SaaS ISVs versus the Cloud Titans

Peter Offringa, in an excellent article just published on his Software Stack Investing blog, describes why SaaS ISVs have been succeeding against AWS, Azure and GCP - a group that I call the Cloud Titans.

“For a while, it seemed they [the Cloud Titans] would leave no room for independent providers in a land grab to address every segment of software infrastructure. As the landscape has matured and enterprises increasingly implement a multi-cloud strategy, it has become clear that independent providers can not only co-exist, but thrive, in this environment. Examples are Datadog for observability, Twilio for communications, MongoDB for databases and Fastly for CDN.”


I attended AWS’s massive re:Invent conference in 2018, and posted on this board a list of AWS services that appeared to compete directly with products from MongoDB, Okta, Alteryx and Twilio. I said at the time that the competition from AWS would bear watching. But a lot has changed since I wrote that post:…

For example, in 2018, AWS saw that MongoDB was adding proprietary features to the free and open source version of MongoDB. These features were available only to companies who bought the commercial version of MongoDB. AWS thought they could offer an open source, but fully managed version of MongoDB on their cloud, and just charge the hourly rate for the servers, and nothing for the software.

In doing so, they used the 3.6 version of the open source MongoDB code, put it on AWS on a souped-up, cloud-optimized storage layer, spread it across multiple Availability Zones, and called it DocumentDB. AWS was betting that developers would be attracted to the fact that DocumentDB would always be open source. And, to their credit, DocumentDB has attracted a lot of customers for that reason.
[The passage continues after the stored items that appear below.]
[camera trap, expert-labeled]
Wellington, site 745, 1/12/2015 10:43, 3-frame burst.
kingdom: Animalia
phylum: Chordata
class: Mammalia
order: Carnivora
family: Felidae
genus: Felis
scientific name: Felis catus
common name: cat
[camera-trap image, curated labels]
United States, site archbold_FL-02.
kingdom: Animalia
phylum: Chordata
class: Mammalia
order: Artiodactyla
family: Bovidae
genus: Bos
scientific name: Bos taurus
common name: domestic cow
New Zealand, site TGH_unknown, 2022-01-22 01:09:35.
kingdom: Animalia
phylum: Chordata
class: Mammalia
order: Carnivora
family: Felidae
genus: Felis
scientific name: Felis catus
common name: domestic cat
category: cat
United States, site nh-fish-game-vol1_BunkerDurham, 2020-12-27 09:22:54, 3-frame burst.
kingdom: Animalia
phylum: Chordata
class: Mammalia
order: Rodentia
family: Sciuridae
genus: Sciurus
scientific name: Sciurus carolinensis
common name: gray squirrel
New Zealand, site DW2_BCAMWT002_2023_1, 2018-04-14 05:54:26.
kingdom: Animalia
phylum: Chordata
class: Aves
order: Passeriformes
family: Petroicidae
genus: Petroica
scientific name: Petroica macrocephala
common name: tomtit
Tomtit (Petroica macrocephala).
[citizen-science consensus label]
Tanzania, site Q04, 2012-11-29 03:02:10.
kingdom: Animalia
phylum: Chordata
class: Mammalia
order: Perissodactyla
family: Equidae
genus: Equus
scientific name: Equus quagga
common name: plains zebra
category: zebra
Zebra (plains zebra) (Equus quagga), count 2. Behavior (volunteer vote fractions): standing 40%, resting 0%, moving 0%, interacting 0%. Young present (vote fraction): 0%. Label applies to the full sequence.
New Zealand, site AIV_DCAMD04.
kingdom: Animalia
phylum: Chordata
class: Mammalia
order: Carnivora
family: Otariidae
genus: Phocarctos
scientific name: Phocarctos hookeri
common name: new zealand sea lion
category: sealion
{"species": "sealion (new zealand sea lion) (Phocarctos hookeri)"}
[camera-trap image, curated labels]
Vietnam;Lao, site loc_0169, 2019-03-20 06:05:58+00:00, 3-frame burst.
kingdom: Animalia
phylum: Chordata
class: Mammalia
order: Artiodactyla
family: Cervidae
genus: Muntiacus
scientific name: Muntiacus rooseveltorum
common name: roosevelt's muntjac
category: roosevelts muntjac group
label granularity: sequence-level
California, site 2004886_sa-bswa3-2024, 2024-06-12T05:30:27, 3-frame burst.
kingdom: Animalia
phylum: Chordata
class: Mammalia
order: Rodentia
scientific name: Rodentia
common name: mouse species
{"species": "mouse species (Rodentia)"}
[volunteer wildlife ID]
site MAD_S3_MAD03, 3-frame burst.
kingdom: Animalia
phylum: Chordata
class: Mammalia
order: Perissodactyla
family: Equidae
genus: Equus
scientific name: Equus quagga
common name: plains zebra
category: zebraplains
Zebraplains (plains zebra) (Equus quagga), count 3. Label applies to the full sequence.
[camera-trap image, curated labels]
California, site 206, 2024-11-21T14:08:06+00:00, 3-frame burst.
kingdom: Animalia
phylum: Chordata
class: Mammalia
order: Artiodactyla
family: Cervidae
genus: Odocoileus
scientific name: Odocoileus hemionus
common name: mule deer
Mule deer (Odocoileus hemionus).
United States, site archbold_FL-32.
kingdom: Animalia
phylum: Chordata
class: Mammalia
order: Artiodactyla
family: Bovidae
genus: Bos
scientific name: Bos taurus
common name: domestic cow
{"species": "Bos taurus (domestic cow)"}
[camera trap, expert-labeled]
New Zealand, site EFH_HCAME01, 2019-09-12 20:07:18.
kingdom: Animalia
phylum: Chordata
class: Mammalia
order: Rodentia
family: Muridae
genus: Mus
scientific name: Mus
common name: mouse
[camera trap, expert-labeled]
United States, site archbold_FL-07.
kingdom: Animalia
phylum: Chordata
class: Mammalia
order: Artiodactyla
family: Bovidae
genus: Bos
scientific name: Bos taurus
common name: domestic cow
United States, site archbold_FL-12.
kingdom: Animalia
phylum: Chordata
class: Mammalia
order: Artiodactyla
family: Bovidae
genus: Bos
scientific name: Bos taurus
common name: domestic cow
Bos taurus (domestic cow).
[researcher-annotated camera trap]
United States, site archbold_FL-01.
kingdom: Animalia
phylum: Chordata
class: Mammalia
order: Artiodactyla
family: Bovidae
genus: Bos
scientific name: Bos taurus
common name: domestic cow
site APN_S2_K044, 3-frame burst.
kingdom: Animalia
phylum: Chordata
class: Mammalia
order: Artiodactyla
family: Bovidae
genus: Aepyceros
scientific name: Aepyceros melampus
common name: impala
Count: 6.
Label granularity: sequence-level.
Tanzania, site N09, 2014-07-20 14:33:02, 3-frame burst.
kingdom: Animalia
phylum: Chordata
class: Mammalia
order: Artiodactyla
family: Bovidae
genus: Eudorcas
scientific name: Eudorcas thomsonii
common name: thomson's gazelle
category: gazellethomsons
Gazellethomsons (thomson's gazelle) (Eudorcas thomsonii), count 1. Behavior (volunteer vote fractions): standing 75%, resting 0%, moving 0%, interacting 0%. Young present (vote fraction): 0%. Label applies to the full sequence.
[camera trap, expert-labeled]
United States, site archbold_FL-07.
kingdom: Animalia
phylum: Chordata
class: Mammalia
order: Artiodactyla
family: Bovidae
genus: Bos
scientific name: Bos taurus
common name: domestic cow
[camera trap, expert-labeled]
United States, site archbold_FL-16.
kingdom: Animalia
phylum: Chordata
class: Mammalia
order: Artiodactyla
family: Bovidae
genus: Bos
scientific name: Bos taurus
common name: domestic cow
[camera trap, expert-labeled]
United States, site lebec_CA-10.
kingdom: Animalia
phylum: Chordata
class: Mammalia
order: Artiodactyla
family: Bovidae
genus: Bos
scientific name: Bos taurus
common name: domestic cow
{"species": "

But MongoDB didn’t sit still. They kept adding advanced, compelling features, both proprietary and open source to MongoDB, and that version is now 4.4. So a lot of enterprises are having to make the decision about whether they want to stay with open source and use DocumentDB, which is now 8 versions behind the latest MongoDB, and only available on AWS - or whether they want to pay the MongoDB Atlas license to a) get the new features and b) have a database that runs anywhere, be it Azure, AWS, GCP or in their own data center. Many are choosing the latter option. This is one of the reasons why Atlas revenue grew 80% YoY in the latest quarter.